PAGE =
────────────────────────────────────────
For a compilation unit, which does not really have a body, the code_declarations field can be used.

The field initializations is used to represent DATA statements in Fortran. In C, the initializer for a scalar variable is a single expression, for objects that have aggregate or union types is an initializer list, which can be not complete and by default, the remaining elements are initialized by zero (for arithmetic type) or null pointer (for pointer type).

There are two possibilities to represent this initialization information:

The first solution is chosen and the field initial_value leads to a value containing the initialization expression thru value_expression. Sepcial expressions are built for array and structure initializations.
────────────────────────────────────────
STORED DATA =
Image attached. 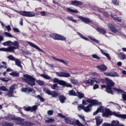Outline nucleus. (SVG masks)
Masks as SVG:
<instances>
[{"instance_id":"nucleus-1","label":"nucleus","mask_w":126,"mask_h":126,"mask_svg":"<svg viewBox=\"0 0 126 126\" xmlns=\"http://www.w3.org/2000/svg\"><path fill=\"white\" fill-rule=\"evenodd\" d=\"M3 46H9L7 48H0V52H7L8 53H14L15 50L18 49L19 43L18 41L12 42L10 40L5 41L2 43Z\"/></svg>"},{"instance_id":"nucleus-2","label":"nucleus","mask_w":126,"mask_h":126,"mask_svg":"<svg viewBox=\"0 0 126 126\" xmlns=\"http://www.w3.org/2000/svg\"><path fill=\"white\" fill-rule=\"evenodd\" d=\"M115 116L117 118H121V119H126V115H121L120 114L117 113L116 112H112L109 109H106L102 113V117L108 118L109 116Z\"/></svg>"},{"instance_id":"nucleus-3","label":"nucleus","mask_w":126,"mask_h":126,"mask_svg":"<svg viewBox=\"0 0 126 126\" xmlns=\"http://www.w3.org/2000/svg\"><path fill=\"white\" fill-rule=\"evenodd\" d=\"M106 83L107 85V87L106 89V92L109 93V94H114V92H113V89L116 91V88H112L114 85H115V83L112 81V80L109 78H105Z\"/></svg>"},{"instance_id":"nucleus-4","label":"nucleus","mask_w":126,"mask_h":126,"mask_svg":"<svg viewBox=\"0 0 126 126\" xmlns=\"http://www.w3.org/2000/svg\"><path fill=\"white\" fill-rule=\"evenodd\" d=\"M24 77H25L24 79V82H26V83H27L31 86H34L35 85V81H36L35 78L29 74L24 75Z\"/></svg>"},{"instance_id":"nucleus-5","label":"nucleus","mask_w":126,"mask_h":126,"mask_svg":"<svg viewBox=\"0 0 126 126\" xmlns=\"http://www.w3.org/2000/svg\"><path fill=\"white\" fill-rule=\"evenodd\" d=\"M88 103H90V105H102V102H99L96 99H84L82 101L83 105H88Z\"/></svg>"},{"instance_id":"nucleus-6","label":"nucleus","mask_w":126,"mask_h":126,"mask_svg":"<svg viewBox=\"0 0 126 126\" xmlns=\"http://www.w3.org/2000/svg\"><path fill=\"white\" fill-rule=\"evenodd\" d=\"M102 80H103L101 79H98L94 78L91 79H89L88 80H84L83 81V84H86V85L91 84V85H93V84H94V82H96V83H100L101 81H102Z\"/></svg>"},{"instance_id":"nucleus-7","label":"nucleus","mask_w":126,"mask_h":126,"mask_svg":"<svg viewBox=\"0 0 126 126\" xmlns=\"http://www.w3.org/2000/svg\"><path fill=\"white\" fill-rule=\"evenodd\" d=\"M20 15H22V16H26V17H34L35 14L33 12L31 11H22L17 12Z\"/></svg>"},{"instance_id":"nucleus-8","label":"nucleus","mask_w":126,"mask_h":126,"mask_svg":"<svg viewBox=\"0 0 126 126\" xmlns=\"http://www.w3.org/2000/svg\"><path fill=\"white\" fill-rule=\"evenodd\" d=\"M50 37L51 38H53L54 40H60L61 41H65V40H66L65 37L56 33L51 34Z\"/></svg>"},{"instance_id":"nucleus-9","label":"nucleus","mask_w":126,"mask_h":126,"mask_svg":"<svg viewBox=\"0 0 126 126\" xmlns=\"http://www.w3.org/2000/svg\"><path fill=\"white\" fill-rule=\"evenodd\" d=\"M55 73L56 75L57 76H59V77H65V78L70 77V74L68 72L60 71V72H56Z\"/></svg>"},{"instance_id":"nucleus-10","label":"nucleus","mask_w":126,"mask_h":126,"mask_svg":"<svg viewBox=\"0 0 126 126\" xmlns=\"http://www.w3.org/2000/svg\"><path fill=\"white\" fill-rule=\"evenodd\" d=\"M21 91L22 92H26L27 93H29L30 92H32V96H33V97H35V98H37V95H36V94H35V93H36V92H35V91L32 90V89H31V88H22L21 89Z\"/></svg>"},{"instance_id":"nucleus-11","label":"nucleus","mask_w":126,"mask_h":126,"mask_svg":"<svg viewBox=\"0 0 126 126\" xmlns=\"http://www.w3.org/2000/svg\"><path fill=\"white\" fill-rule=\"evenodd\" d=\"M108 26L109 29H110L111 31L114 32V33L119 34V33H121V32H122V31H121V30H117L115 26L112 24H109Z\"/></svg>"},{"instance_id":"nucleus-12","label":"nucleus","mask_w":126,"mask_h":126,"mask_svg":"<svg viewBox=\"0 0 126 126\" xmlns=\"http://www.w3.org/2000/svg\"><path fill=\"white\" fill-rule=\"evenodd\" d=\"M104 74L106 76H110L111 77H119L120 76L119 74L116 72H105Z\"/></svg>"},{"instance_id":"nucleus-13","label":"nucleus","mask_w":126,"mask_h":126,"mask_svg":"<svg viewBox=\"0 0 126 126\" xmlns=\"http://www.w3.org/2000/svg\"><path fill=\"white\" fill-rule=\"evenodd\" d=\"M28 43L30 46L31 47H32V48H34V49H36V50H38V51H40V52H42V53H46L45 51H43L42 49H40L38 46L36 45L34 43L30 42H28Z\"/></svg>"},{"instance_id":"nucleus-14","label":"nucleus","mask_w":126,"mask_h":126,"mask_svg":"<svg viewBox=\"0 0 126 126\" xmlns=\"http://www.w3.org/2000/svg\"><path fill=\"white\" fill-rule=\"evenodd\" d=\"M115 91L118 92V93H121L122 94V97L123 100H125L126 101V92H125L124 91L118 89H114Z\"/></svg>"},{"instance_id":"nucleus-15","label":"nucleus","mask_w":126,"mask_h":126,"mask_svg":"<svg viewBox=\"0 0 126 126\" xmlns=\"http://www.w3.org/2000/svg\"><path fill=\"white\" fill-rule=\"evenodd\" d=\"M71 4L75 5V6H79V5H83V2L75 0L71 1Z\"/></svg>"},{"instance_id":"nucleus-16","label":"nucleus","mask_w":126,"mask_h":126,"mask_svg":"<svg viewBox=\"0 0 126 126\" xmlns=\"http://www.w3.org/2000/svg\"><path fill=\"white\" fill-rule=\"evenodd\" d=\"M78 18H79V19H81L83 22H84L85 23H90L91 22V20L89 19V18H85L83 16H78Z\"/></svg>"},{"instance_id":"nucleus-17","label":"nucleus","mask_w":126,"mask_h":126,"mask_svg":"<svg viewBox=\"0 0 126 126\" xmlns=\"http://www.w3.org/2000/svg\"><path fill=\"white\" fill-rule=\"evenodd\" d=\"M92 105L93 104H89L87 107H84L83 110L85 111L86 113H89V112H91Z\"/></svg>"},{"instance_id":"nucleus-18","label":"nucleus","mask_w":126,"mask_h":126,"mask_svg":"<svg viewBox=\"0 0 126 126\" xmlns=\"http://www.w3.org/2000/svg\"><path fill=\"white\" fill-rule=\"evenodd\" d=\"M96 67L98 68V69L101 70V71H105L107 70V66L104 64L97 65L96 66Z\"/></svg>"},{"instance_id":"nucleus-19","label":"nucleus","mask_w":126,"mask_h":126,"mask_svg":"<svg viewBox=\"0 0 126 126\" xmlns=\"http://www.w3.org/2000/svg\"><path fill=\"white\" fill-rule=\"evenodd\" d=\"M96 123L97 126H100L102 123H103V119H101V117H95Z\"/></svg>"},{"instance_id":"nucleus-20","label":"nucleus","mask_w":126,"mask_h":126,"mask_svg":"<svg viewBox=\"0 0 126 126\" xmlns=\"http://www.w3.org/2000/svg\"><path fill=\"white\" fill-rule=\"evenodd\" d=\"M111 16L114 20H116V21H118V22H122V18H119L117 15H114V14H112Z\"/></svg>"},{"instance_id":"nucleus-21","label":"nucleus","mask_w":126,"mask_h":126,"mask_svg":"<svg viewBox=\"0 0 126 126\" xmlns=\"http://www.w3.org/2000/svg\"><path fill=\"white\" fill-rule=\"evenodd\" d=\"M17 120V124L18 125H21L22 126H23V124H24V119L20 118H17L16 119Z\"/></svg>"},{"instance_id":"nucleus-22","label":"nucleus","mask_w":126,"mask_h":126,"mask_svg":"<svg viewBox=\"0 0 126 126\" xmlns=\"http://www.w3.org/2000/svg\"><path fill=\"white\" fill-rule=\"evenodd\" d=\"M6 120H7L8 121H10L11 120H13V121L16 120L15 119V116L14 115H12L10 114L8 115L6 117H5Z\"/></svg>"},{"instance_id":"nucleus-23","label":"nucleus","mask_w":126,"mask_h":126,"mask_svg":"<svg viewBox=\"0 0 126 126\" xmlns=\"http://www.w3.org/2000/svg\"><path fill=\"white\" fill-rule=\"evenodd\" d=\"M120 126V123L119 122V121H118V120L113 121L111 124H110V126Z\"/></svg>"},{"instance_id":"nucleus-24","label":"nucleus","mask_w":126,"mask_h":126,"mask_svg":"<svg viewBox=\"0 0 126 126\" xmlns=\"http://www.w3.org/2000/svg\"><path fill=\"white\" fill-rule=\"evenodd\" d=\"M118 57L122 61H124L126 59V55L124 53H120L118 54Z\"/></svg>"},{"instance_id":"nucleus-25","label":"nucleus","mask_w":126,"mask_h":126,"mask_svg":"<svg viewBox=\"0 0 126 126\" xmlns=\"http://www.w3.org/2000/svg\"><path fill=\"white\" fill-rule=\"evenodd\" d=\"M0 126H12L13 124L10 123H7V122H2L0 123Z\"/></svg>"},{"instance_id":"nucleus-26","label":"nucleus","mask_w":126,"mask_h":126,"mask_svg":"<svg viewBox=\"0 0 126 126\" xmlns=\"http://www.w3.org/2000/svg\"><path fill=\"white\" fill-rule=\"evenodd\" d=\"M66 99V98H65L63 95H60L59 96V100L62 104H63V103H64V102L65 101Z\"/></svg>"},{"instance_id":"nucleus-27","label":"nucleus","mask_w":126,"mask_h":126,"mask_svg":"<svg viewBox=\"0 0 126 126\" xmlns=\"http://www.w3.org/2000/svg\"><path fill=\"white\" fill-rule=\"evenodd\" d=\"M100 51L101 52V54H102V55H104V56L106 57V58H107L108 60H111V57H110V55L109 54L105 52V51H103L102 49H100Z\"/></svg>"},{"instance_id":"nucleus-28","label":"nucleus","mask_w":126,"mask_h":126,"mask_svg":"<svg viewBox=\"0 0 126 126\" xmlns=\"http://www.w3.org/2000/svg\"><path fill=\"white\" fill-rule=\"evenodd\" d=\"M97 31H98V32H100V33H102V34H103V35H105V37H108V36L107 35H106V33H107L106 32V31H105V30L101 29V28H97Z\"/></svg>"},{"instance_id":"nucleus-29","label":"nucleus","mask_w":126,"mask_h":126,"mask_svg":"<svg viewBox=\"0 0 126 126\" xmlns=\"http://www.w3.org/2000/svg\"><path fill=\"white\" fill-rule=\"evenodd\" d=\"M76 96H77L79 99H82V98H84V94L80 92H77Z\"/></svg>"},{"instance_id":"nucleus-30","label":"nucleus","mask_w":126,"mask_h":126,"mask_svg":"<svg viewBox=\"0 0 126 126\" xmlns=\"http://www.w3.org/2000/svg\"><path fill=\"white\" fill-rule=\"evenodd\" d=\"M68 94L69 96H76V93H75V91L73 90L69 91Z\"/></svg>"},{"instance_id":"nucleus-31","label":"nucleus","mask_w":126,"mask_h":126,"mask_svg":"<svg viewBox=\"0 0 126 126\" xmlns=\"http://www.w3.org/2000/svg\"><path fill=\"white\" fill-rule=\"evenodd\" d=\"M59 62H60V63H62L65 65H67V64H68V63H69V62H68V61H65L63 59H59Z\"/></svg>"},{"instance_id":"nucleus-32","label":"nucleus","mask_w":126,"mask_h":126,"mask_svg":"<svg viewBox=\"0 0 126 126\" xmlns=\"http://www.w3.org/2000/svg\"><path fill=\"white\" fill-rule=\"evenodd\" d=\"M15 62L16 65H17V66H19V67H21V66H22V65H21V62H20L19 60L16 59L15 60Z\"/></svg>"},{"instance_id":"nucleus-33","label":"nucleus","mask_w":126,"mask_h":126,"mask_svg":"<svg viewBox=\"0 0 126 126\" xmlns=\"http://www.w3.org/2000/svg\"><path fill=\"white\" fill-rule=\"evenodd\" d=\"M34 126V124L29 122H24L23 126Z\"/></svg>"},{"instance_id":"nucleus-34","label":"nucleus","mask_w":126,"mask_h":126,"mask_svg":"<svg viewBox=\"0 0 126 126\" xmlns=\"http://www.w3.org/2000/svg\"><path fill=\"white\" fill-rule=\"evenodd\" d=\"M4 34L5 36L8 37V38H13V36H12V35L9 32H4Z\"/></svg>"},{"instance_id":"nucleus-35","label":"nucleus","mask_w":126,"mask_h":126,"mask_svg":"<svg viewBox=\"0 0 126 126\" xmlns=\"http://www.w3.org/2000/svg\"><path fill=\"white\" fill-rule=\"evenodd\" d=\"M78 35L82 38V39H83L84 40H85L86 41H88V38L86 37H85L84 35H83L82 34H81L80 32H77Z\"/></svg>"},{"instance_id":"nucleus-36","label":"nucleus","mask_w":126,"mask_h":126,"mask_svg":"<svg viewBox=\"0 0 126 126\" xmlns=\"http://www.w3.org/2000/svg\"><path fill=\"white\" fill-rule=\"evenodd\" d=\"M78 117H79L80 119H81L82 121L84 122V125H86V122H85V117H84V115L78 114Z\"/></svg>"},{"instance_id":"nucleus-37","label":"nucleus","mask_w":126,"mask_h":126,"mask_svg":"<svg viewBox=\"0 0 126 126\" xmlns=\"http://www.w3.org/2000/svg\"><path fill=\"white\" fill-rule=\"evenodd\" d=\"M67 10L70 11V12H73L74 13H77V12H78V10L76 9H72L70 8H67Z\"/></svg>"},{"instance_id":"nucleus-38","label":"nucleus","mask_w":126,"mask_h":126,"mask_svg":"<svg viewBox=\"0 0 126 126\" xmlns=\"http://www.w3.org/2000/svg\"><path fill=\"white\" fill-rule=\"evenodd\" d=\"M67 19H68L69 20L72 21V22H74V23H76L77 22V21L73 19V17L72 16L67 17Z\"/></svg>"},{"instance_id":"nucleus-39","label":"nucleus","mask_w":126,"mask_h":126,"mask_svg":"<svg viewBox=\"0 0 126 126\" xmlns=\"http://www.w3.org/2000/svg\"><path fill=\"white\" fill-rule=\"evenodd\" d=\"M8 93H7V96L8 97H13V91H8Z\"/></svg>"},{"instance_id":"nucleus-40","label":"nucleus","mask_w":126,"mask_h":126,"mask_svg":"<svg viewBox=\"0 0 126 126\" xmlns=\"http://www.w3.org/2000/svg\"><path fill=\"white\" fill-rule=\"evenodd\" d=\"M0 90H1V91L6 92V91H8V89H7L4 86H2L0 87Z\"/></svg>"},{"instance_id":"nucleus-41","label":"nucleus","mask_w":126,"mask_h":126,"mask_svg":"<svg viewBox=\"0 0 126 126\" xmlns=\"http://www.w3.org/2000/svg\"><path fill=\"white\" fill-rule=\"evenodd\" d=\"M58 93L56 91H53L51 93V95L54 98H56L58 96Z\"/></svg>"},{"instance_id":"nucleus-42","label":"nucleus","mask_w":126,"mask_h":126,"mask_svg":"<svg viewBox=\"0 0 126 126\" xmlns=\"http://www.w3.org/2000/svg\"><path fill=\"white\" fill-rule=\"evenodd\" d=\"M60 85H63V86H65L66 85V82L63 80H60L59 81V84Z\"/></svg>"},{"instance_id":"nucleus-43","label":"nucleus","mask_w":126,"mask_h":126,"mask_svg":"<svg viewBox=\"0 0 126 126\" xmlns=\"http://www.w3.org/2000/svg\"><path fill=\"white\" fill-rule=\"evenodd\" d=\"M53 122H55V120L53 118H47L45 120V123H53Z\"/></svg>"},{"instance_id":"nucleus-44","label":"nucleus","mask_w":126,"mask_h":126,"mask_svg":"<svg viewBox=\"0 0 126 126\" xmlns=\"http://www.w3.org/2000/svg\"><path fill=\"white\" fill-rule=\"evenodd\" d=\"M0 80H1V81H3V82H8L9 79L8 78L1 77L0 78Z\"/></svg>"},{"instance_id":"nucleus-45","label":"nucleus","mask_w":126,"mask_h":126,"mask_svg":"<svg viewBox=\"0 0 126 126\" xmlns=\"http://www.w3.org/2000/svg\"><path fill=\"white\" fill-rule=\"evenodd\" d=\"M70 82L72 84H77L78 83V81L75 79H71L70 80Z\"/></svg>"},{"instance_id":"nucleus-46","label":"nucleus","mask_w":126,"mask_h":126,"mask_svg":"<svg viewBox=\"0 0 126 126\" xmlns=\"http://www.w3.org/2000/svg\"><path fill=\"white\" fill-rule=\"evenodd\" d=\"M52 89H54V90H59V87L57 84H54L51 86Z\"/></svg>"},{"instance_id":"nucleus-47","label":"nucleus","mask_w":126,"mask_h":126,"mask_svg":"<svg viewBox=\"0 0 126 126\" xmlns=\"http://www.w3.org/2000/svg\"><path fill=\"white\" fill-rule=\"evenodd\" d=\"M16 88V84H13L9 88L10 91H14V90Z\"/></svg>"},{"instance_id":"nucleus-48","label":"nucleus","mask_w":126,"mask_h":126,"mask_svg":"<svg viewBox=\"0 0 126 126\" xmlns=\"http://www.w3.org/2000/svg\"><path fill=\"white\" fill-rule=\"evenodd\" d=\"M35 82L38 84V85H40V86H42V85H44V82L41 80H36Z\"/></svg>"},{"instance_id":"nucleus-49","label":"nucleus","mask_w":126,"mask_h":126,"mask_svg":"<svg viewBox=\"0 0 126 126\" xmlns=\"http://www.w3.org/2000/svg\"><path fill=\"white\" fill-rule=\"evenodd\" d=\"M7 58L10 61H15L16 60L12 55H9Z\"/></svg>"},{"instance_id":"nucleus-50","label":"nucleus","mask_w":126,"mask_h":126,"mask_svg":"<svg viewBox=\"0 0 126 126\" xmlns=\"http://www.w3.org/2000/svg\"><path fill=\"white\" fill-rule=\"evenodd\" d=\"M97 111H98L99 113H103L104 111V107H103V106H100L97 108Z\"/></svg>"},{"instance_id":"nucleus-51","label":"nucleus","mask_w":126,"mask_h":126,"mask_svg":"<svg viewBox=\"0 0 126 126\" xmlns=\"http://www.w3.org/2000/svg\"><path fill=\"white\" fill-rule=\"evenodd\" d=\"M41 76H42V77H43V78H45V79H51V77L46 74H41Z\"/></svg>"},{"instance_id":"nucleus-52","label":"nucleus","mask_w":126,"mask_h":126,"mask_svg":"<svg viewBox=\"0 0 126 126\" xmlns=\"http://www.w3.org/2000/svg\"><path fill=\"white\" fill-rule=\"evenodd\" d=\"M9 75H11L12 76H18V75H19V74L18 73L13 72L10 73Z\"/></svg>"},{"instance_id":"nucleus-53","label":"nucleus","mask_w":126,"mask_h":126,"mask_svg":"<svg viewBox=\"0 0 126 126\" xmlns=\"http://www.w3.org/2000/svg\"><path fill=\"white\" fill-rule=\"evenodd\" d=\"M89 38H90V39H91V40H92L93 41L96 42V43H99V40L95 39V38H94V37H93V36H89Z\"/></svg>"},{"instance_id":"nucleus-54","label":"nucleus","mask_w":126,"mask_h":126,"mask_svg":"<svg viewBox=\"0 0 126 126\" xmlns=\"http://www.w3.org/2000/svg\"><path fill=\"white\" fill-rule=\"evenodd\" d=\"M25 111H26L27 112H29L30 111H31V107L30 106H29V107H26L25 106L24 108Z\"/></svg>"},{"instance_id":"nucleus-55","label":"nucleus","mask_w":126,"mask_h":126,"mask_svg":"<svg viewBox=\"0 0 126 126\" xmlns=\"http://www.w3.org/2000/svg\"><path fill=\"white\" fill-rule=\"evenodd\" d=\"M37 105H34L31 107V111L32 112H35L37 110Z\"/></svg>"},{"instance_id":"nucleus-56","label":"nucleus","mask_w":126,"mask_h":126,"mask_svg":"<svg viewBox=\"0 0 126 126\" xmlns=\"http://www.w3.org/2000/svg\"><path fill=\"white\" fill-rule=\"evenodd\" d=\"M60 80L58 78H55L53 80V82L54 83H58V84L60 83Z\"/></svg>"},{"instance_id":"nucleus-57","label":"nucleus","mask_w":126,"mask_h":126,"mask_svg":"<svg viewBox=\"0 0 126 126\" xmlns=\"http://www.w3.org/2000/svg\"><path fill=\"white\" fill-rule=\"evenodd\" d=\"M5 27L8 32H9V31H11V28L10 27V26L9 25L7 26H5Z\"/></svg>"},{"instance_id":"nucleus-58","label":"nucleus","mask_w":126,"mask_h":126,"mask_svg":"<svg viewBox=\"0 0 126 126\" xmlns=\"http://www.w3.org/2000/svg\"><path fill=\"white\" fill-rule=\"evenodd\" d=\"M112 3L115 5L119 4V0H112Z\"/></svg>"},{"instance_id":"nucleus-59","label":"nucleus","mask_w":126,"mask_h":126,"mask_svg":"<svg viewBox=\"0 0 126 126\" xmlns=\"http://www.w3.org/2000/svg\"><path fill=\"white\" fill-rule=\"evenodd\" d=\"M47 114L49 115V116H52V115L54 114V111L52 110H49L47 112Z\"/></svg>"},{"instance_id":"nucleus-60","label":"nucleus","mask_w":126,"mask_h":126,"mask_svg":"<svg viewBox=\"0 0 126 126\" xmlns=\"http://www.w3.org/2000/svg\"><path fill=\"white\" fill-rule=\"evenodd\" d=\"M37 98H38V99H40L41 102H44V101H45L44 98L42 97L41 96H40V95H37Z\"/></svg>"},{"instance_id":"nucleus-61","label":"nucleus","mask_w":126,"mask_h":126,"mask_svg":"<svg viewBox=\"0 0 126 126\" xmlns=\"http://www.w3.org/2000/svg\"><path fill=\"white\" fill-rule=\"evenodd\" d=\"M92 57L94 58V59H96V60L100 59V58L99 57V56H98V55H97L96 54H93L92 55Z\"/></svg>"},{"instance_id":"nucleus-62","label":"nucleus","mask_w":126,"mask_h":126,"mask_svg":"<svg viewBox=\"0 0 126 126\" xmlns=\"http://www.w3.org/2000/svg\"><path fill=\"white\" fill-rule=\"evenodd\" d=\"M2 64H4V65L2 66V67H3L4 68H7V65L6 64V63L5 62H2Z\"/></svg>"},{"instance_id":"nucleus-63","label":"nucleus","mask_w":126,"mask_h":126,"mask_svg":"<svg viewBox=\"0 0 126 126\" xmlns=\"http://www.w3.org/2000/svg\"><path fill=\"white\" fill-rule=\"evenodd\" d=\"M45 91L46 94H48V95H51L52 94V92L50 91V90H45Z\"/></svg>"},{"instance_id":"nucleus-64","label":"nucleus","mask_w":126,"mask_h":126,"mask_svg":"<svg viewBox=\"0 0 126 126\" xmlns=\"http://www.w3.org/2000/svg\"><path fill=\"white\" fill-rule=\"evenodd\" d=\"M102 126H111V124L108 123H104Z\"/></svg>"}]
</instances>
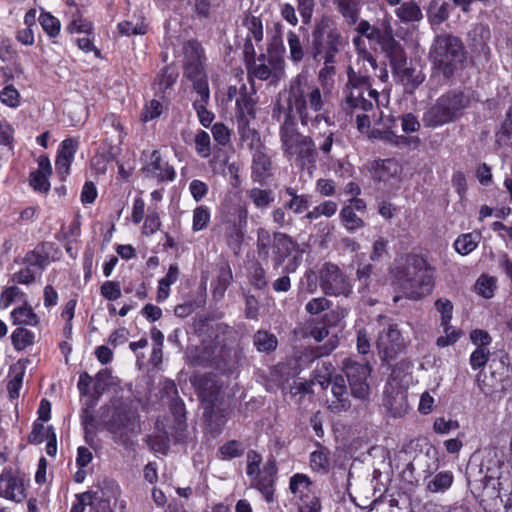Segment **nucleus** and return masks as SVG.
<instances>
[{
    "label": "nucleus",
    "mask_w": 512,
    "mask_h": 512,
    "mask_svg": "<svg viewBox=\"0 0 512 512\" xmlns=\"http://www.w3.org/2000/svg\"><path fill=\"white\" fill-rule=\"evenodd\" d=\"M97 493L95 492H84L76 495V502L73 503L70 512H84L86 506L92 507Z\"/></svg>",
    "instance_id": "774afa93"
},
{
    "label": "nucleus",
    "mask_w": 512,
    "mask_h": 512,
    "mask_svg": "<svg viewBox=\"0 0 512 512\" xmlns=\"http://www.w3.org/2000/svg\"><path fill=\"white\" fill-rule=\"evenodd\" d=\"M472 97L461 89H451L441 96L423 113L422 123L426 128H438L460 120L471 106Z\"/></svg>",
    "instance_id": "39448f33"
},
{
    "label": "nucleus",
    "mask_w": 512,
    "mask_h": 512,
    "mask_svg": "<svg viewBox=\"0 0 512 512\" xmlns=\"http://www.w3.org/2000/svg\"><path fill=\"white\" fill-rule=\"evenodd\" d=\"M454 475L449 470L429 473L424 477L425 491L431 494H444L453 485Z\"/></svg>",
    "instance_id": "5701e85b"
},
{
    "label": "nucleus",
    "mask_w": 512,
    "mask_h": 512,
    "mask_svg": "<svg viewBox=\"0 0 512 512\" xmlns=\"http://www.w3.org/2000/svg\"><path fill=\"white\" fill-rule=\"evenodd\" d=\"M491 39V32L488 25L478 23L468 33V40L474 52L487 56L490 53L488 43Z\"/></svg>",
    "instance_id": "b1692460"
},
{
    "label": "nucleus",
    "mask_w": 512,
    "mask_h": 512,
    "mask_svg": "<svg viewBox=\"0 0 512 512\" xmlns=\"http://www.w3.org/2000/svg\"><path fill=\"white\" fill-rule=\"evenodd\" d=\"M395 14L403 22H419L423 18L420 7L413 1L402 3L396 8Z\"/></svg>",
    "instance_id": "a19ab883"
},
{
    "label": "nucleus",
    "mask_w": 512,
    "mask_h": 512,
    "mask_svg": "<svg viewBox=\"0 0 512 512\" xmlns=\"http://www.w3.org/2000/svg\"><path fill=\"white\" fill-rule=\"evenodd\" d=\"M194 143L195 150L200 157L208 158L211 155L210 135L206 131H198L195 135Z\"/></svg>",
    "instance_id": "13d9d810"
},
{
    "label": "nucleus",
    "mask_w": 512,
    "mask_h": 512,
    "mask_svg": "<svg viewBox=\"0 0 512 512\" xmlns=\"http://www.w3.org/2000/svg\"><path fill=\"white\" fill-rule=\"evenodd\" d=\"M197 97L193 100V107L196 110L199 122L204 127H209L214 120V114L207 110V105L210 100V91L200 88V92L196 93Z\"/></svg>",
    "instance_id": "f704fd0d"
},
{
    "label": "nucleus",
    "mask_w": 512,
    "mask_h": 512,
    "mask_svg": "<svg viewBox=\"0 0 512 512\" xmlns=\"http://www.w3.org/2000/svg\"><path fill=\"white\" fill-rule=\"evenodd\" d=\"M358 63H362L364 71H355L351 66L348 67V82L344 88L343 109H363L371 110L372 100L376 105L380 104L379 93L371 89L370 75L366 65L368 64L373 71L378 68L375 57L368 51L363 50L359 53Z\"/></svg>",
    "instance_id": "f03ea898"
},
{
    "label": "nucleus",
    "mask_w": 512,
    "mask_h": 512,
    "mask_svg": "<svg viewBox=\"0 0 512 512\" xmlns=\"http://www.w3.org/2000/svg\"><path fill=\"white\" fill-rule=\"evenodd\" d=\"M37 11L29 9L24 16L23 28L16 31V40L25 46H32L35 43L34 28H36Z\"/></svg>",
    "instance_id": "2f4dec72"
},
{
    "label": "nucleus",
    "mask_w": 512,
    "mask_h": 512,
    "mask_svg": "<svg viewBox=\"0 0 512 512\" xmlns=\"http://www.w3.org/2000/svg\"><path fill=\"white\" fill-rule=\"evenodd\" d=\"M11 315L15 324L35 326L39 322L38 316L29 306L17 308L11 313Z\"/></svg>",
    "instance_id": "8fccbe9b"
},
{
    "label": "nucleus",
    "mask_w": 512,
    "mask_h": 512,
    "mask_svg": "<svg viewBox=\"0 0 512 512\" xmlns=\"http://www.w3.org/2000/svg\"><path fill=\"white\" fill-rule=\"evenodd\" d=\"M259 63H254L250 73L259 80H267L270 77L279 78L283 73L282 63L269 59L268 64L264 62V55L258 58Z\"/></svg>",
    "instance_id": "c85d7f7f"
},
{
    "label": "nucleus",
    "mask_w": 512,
────────────────────────────────────────
REQUIREMENT =
Carry on the passage about representing variable initializations from the point where it stops.

TASK OUTPUT =
5.2 Statement

The Fortran 77 structure of a statement is:

statement = label x number x ordering x comments x instruction

Since in C, a declaration can appear in any block, not only at the beginning of a function, we have to associate variable declarations to blocks. There are two possibilities to perform this in the current internal representation: declaration can be associated to either a statement or a sequence (a block in fact). But since the true and false branches of a conditional statement as well as the body of a loop are not necessarily sequences, declarations in these statements will be lost if they are associated to sequence. So we choose to associate them to a statement, although it may be useless for some elementary statements such as call, test or loop.

Another approach would have been to consider declarations as statements (see discussion about initializations in previous section) and/or to use a NOP instruction such as Fortran CONTINUE to carry the declarations. This let us also preserve more comments than other approaches.

Note: we have to pay attention in coding in PIPS that we cannot refer to declarations once we have already reach the instruction because there is no upward pointer from instruction to statement.

So we suggests to modify statement in the following way:

statement += declarations:entity* x decls_text:string

instead of creating a new instruction, which could be called declaration. When a new instruction is needed, PIPS designers often use a new intrinsic rather than a new instruction because fewer PIPS source code modifications are necessary.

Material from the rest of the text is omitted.